Saturday, November 18, 2017
Repeat feat lies on Bynum’s shoulders (and knees)
By Evan Barnes (Sports Editor)
Published May 27, 2010

Repeat feat lies on Bynum’s shoulders (and knees)

Despite injuries, center’s mental state will either drive or derail Lakers’ title hopes.

Lakers fans started chanting it after Game 2, “We Want Boston! We Want Boston!”


Boston fans were thinking it after Game 5 yesterday, “Beat L.A! Beat L.A.!”


The rematch that Lakers fans and the NBA has been waiting for is almost a formality. But while we get ready to see classic footage from the 60’s, 80’s and 2008’s version of the Boston Massacre, there’s one small problem.


Actually a big problem in Andrew Bynum. It’s late May so that means another question about Bynum’s effectiveness and his fragile knees.


Fans will tell you that the Lakers won the title last year with Bynum playing the same way. Realists will point out that dealing with Dwight Howard pales to handling Kendrick Perkins, Kevin Garnett and Glen Davis.


Here’s a fact nobody wants to admit. The Lakers will not win against Boston if Bynum can’t stay in games long enough to make an impact.


Read that again. The 2010 NBA Finals will not be won on Kobe Bryant averaging a near double-double in points and assists or if Pau Gasol shows a toughness he lacked two years ago. It’s about Bynum being a presence, not just a decoy.


Call this writer crazy. Call me a pessimist in the middle of a repeat fever sweeping the city. But call me correct if Game 3 against Phoenix didn’t show a potential problem with Bynum and Lamar Odom not being effective.

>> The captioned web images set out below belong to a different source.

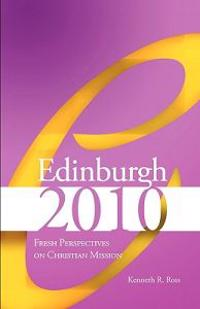 Edinburgh 2010: Fresh Perspectives on Christian Mission
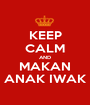 KEEP CALM AND MAKAN ANAK IWAK - Personalised Poster A1 size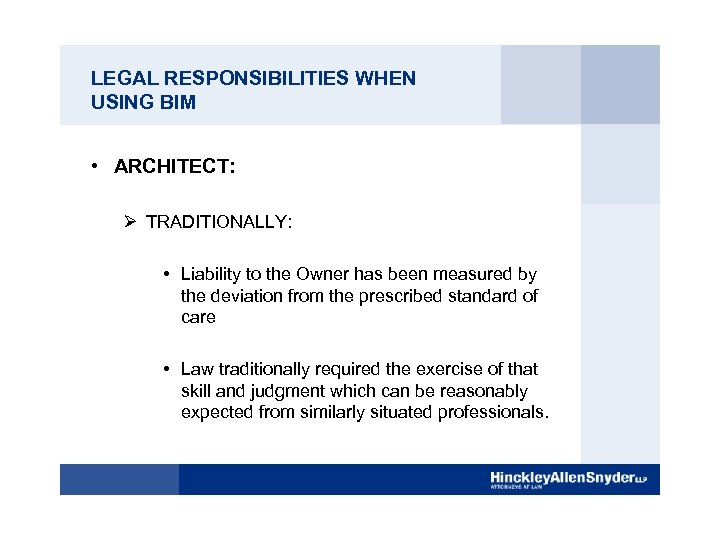 LEGAL RESPONSIBILITIES WHEN USING BIM • ARCHITECT: Ø TRADITIONALLY: • Liability to the Owner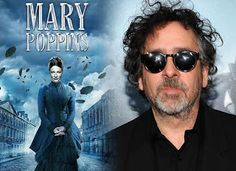 Mitchell Gibbens: Tim Burton Mary PoppinsI have heard Tim Burton wil...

When one of those two has a great game, the Lakers usually win. When both are handcuffed by bad fouls and somebody in their face, the game becomes that much harder for them.


Bryant and Gasol had 20-plus points, usually an automatic postseason win. But despite Bryant’s near triple double, the outcome was a loss as Bynum had more fouls than points once again.


It’s hard to blame Bynum for being a tease when injuries have slowed him down. But if Greg Oden can wrongly be labeled a near-bust in Portland with similar to worse knee injuries, it’s time to get real about Bynum.


He is who we thought he is – a big body that can rebound, block and score when necessary, in that order. A center that’s been taught from one of the best in Kareem Abdul-Jabbar but lacks the poise to contribute every night.


That being said, he’s the ex-factor against Boston. He’s a better scorer than Kendrick Perkins and he has the size to neutralize him on the glass.


It all depends if mentally he can block his knee troubles and not disappear when Gasol exerts his will on the court. That’s where the 22-year-old has to grow up and do it quickly.


With Game 5 tonight, Bynum has to play like he did in Game 2. Come out aggressive, demand the ball and be smart about picking up fouls.


He’s not the cornerstone many expected when Abdul-Jabbar began working with him but he’s not a bust either. Now is the time for him to make up in his mind if he wants to be reliable because the title hopes of a city rests on it.